My thoughts initially turned to pure inequality as the key, but when you look at the latest GINI indexes there is not as strong a correlation between happiness and more equal societies as I would have assumed. Of the ten most equal countries, only Sweden and Finland are in the OECD’s top ten happiest, the biggest outlier is the Ukraine - #5 most equal, #132 in the Happiness Report, the lowest ranked of any European country.
The indicator that seems to be the closest fit is the Human Development Index (HDI). The countries with the lowest differences in Income, Education and Health when inequality is taken into account correlate closely with the happiest. Having been through the health scare I mentioned earlier, I can attest that access to free at the point of delivery healthcare has been crucial to both my survival and my own ongoing happiness.
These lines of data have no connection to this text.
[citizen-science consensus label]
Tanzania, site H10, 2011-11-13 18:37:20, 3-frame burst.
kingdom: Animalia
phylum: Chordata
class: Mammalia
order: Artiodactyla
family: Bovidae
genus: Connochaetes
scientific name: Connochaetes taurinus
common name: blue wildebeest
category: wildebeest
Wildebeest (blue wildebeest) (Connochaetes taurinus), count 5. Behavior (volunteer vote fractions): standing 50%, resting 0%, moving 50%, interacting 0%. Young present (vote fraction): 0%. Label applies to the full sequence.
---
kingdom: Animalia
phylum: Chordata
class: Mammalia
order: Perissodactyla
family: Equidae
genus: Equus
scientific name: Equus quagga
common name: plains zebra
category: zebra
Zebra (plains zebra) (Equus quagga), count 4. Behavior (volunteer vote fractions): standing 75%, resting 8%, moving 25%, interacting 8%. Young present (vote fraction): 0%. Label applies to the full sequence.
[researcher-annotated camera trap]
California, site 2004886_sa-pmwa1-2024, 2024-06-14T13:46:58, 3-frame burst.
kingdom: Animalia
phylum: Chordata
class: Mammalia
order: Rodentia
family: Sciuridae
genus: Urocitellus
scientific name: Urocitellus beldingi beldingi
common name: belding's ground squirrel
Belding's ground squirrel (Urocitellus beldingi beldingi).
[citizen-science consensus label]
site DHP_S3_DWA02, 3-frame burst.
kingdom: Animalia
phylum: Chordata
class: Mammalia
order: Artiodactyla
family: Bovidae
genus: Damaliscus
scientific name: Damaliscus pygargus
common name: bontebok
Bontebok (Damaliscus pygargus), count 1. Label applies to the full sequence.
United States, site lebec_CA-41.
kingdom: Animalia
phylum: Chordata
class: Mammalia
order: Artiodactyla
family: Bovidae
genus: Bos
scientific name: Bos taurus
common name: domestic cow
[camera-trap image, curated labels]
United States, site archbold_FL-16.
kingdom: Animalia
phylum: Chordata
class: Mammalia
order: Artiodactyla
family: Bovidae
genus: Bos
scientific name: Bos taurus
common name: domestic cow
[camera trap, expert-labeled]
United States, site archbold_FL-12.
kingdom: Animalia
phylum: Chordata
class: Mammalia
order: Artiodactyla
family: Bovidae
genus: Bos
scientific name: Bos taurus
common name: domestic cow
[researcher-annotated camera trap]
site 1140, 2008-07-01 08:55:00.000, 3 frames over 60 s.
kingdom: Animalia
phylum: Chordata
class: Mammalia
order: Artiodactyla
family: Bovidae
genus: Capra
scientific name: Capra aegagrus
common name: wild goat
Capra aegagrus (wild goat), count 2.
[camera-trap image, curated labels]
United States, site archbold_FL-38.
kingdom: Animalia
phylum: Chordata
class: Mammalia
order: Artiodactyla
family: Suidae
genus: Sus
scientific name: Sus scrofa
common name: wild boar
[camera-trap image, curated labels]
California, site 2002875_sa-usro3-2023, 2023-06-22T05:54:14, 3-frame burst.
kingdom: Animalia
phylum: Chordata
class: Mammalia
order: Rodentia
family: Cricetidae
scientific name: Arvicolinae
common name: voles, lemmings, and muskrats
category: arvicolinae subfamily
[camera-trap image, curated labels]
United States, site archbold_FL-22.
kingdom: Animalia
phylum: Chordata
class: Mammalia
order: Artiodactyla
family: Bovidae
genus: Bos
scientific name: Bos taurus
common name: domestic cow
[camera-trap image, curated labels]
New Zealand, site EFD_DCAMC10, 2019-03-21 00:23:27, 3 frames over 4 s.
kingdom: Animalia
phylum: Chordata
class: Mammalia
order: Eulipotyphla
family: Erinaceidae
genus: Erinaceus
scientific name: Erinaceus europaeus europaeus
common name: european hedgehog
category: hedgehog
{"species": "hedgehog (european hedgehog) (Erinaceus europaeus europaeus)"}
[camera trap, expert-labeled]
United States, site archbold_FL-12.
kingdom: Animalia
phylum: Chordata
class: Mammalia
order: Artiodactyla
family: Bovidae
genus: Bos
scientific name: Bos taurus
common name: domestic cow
The other thing the top ten happiest countries have in common is they all have quite small populations (which would seem to be the differentiator for Germany, #16 in Happiness and #6 in HDI) and stable economies and politics (which might do it for Ireland, hit so hard by the Great Recession of 2008, #15 in Happiness and #9 in HDI). The happiest places to be appear to be cozy places to be: safe; prosperous; educated; tolerant and healthy; smallish with generally equal and well-regulated societies. Oh, and they have good safety nets too.
So, if I were to make a resolution in 2018 it would be this: Ask our Governments and representatives to start being more like Bhutan and look at Gross National Happiness across the entire population as a key societal indicator to sit alongside GDP. Happiness is happiness regardless of wealth. Let’s see how we can increase people’s feelings of safety across our society. Let’s work on tolerance and diversity and let’s make sure that no one falls through the cracks because of a lack of access to affordable healthcare or education. In the words of the late great UK comedians Morecambe and Wise: “In this world where we live there should be more happiness…” That’s not a bad wish for the new year.